「南総里見八犬伝」研究書籍のキング・オブ・キングス。著者の高田衛は、大政奉還が行われ明治の世になってから六十三年後の昭和5年に誕生、日本近世文学研究者として活動を続けてきた。現在このBlogで未だに記事が完結していない『近世説美少年録』~『新局玉石童子訓』(☜)の巻を含む国書刊行会版「叢書江戸文庫」でも、責任編集のひとりとしてクレジットされている。令和5年夏、逝去。享年93。

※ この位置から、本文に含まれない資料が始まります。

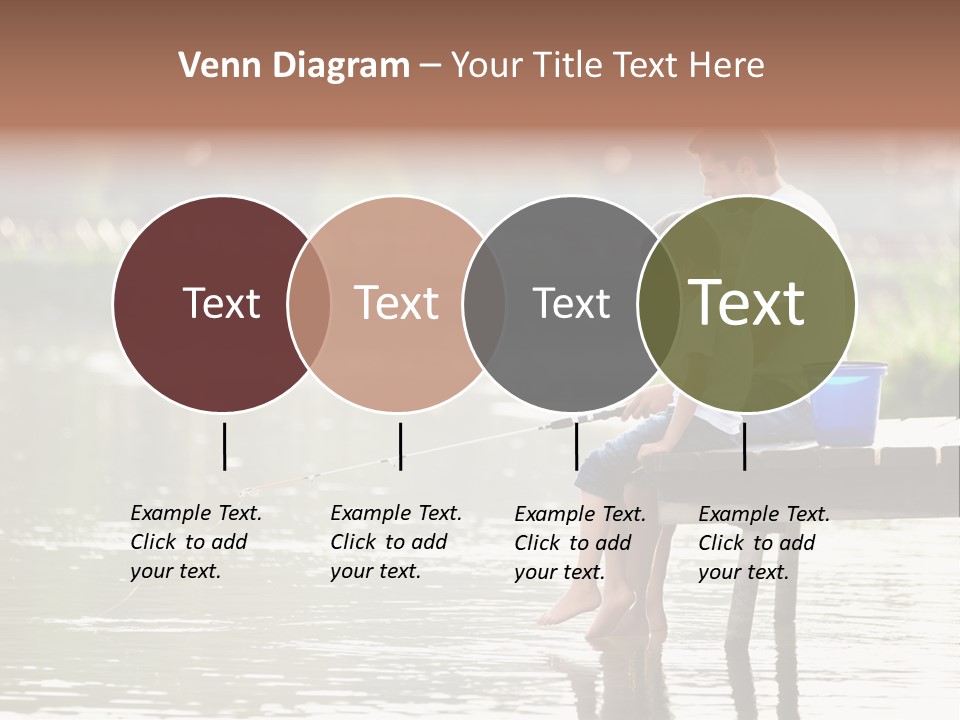 Venn Diagram – Your Title Text Here

Text

Text

Text

Text

Example Text. Click to add your text.

Example Text. Click to add your text.

Example Text. Click to add your text.

Example Text. Click to add your text.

曲亭馬琴のあの大作が「近代が失った稀有に面白いロマン」であることを知らしめるべく、昭和55年に中公新書より『八犬伝の世界』は刊行された。馬琴や八犬伝の研究書も今では多種多様に出回っているけれど、当時まだ未開のフィールドだったところへこんな良書が現れたのだから、世間が放っておく筈がなく、大きな反響を得て再版を重ねる。それ以後馬琴研究も相当の進展を見せ、『八犬伝の世界』を決定版へと練り直す必要性を感じた高田は売れていた中公新書を自ら絶版にし、大幅に加筆増補を行った本書『完本/八犬伝の世界』を平成17年に上梓。
◆ 中公新書版 目次 ◆
序章 一葉の口絵から
第二章 伏姫曼荼羅
(Ⅰ 玉梓悪霊譚/Ⅱ 犬祖神話と『水滸伝』/Ⅲ 八字文殊曼荼羅)
第三章 唐獅子牡丹の系譜
終章 星の秘儀空間
謎とき『八犬伝』口上
第一章
伏姫曼荼羅
第二章
八大童子の幻影
第三章
唐獅子牡丹の系譜
第四章
漂白の七人
第五章
悪女と怪物
第六章
母子神の物語 -『八犬伝』第三部
第七章
曲亭馬琴 最後の戦い
第八章
星の秘儀空間
回外冗筆 -「あとがき」を兼ねて
旧版の『八犬伝の世界』を初めて読んだ時、高田衛が言うほど難解で取っ付きにくい印象は受けなかった代わりに、ちくま学芸文庫版のほうでもそこまで噛み砕いた言葉の選択をしている訳ではないから、初心者のガイド本と見做すにはハードルが高く、岩波書店版か新潮社版で文語体の「南総里見八犬伝」を最低でも一度は通読していないと、本書の真価は伝わらないだろう。
現在は後発のちくま文芸文庫版も流通が無くなってしまっている。中公新書版はかなり増刷したから古書も安価だし見つけやすいけれど、ちくま文庫の場合は、新刊として一旦市場から姿を消してしまったあと増刷されないものは古書で見つけるのが手間だし、古書価も定価以上になる例さえあるから困りもの。名著ゆえ、ちくまが再発するか、版元を変えてでも復刊されればいいのだが。
(銀) 日本近世文学の分野で研究の対象が重なっているためか、『八犬伝の世界』を高田衛が発表した際に激しく異論を唱え、高田の論敵となったのが徳田武(彼は高田衛より年齢は十四歳若い)。徳田が関わった八犬伝関連書籍のうち、『南総里見八犬伝 全注釈』(勉誠出版)という超マニアックなものがある。